→ **Work instruction**: Each record beneath this sentence is to be transcribed exactly as it reads.

→ **Material supplied**:
____________

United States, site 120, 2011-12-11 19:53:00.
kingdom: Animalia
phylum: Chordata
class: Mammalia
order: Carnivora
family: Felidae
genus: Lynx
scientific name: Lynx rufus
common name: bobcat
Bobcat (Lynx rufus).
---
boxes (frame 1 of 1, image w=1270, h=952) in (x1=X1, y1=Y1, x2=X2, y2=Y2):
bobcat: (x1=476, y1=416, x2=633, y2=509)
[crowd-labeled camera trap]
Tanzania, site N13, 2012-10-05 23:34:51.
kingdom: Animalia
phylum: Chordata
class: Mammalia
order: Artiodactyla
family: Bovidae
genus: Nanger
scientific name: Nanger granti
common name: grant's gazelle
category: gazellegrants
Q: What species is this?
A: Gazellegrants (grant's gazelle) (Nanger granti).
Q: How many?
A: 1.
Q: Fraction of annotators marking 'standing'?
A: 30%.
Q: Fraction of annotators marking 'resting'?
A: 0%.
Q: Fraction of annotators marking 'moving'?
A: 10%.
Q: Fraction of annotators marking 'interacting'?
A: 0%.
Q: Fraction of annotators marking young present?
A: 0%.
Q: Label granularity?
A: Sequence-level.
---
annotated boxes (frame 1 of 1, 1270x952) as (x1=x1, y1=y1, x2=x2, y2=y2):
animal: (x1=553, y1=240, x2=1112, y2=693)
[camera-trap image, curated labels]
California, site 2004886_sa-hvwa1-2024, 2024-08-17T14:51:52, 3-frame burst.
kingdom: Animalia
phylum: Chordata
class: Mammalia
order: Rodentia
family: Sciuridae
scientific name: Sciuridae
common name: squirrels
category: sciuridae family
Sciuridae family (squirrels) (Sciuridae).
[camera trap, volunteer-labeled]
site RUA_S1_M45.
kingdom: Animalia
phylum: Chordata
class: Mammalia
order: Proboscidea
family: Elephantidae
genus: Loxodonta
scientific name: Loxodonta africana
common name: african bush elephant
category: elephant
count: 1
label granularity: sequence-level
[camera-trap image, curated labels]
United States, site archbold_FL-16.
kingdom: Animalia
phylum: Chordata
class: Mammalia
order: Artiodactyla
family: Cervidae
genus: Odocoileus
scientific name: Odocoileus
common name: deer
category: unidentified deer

____________

→ **Response area**:
United States, site 120, 2011-12-11 19:53:00.
kingdom: Animalia
phylum: Chordata
class: Mammalia
order: Carnivora
family: Felidae
genus: Lynx
scientific name: Lynx rufus
common name: bobcat
Bobcat (Lynx rufus).
---
boxes (frame 1 of 1, image w=1270, h=952) in (x1=X1, y1=Y1, x2=X2, y2=Y2):
bobcat: (x1=476, y1=416, x2=633, y2=509)
[crowd-labeled camera trap]
Tanzania, site N13, 2012-10-05 23:34:51.
kingdom: Animalia
phylum: Chordata
class: Mammalia
order: Artiodactyla
family: Bovidae
genus: Nanger
scientific name: Nanger granti
common name: grant's gazelle
category: gazellegrants
Q: What species is this?
A: Gazellegrants (grant's gazelle) (Nanger granti).
Q: How many?
A: 1.
Q: Fraction of annotators marking 'standing'?
A: 30%.
Q: Fraction of annotators marking 'resting'?
A: 0%.
Q: Fraction of annotators marking 'moving'?
A: 10%.
Q: Fraction of annotators marking 'interacting'?
A: 0%.
Q: Fraction of annotators marking young present?
A: 0%.
Q: Label granularity?
A: Sequence-level.
---
annotated boxes (frame 1 of 1, 1270x952) as (x1=x1, y1=y1, x2=x2, y2=y2):
animal: (x1=553, y1=240, x2=1112, y2=693)
[camera-trap image, curated labels]
California, site 2004886_sa-hvwa1-2024, 2024-08-17T14:51:52, 3-frame burst.
kingdom: Animalia
phylum: Chordata
class: Mammalia
order: Rodentia
family: Sciuridae
scientific name: Sciuridae
common name: squirrels
category: sciuridae family
Sciuridae family (squirrels) (Sciuridae).
[camera trap, volunteer-labeled]
site RUA_S1_M45.
kingdom: Animalia
phylum: Chordata
class: Mammalia
order: Proboscidea
family: Elephantidae
genus: Loxodonta
scientific name: Loxodonta africana
common name: african bush elephant
category: elephant
count: 1
label granularity: sequence-level
[camera-trap image, curated labels]
United States, site archbold_FL-16.
kingdom: Animalia
phylum: Chordata
class: Mammalia
order: Artiodactyla
family: Cervidae
genus: Odocoileus
scientific name: Odocoileus
common name: deer
category: unidentified deer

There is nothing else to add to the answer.